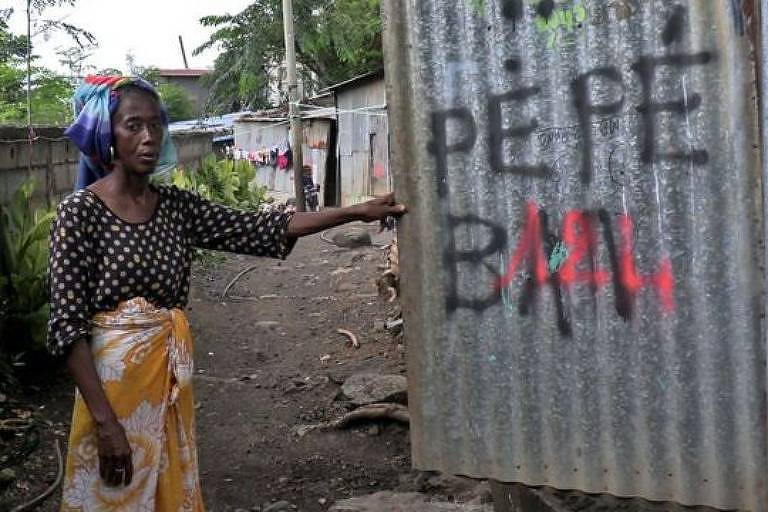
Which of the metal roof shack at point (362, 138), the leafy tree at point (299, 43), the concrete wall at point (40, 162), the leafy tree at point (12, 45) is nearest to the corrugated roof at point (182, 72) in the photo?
the leafy tree at point (299, 43)

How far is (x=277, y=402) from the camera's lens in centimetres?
575

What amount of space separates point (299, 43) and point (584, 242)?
81.3 feet

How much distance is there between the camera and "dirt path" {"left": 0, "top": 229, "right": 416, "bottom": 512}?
167 inches

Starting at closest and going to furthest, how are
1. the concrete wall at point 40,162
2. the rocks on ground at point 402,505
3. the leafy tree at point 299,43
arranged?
the rocks on ground at point 402,505
the concrete wall at point 40,162
the leafy tree at point 299,43

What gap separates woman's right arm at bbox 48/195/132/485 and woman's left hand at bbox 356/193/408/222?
0.75 meters

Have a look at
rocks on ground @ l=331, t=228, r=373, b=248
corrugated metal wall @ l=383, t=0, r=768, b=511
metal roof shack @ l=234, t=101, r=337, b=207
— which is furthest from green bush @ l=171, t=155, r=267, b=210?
corrugated metal wall @ l=383, t=0, r=768, b=511

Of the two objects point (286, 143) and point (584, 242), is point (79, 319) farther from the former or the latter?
point (286, 143)

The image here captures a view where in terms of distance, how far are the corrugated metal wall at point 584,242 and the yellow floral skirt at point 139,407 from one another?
0.69 metres

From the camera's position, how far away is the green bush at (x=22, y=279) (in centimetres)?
541

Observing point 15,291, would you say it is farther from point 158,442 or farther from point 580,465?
point 580,465

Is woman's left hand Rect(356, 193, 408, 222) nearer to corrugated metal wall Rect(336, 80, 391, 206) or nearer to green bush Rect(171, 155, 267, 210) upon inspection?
green bush Rect(171, 155, 267, 210)

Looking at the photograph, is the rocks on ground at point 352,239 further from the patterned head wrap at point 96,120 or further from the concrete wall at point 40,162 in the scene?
the patterned head wrap at point 96,120

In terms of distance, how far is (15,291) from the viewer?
18.2ft

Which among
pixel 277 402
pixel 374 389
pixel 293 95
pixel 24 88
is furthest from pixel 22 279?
pixel 293 95
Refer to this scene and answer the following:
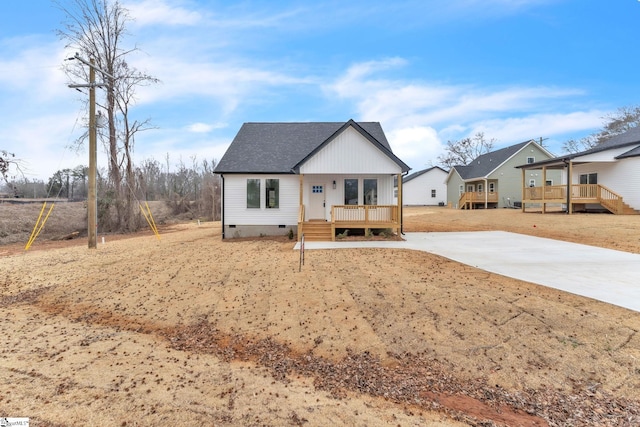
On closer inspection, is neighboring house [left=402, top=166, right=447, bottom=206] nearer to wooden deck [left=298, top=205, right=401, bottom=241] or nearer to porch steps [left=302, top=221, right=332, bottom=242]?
wooden deck [left=298, top=205, right=401, bottom=241]

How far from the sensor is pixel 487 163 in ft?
121

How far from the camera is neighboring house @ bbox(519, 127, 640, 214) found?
20.6 metres

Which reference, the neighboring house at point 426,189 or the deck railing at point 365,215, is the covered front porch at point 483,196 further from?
the deck railing at point 365,215

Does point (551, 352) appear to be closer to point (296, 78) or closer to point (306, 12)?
point (306, 12)

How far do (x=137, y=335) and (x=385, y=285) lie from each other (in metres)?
4.84

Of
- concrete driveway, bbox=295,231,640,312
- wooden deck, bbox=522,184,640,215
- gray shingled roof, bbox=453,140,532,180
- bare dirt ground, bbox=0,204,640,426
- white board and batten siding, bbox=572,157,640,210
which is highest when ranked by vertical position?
gray shingled roof, bbox=453,140,532,180

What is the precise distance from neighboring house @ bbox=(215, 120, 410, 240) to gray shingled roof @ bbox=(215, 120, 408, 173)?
5 centimetres

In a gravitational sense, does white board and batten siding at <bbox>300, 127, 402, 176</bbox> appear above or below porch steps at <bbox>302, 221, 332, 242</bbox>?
above

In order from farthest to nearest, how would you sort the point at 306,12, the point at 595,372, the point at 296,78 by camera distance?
the point at 296,78 → the point at 306,12 → the point at 595,372

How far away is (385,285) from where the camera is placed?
7.24 meters

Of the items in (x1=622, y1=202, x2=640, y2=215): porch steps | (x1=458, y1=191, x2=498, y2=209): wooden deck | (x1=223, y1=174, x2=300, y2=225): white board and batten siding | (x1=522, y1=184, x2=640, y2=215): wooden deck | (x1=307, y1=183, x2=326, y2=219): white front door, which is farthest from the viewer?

### Exercise directions
In the entries above, take the line containing "In order from" and each later line through the last, and repeat them exactly. Output nothing else.

### Solution to the problem
In order from farthest to nearest, how would you sort the point at 306,12, the point at 595,372, the point at 296,78 by camera distance?
the point at 296,78 → the point at 306,12 → the point at 595,372

How far away is (385,285) from where the camera is placed?
7.24 meters

Of the items in (x1=622, y1=202, x2=640, y2=215): porch steps | (x1=458, y1=191, x2=498, y2=209): wooden deck | (x1=223, y1=174, x2=300, y2=225): white board and batten siding | (x1=522, y1=184, x2=640, y2=215): wooden deck | (x1=307, y1=183, x2=326, y2=219): white front door, which is farthest from the viewer?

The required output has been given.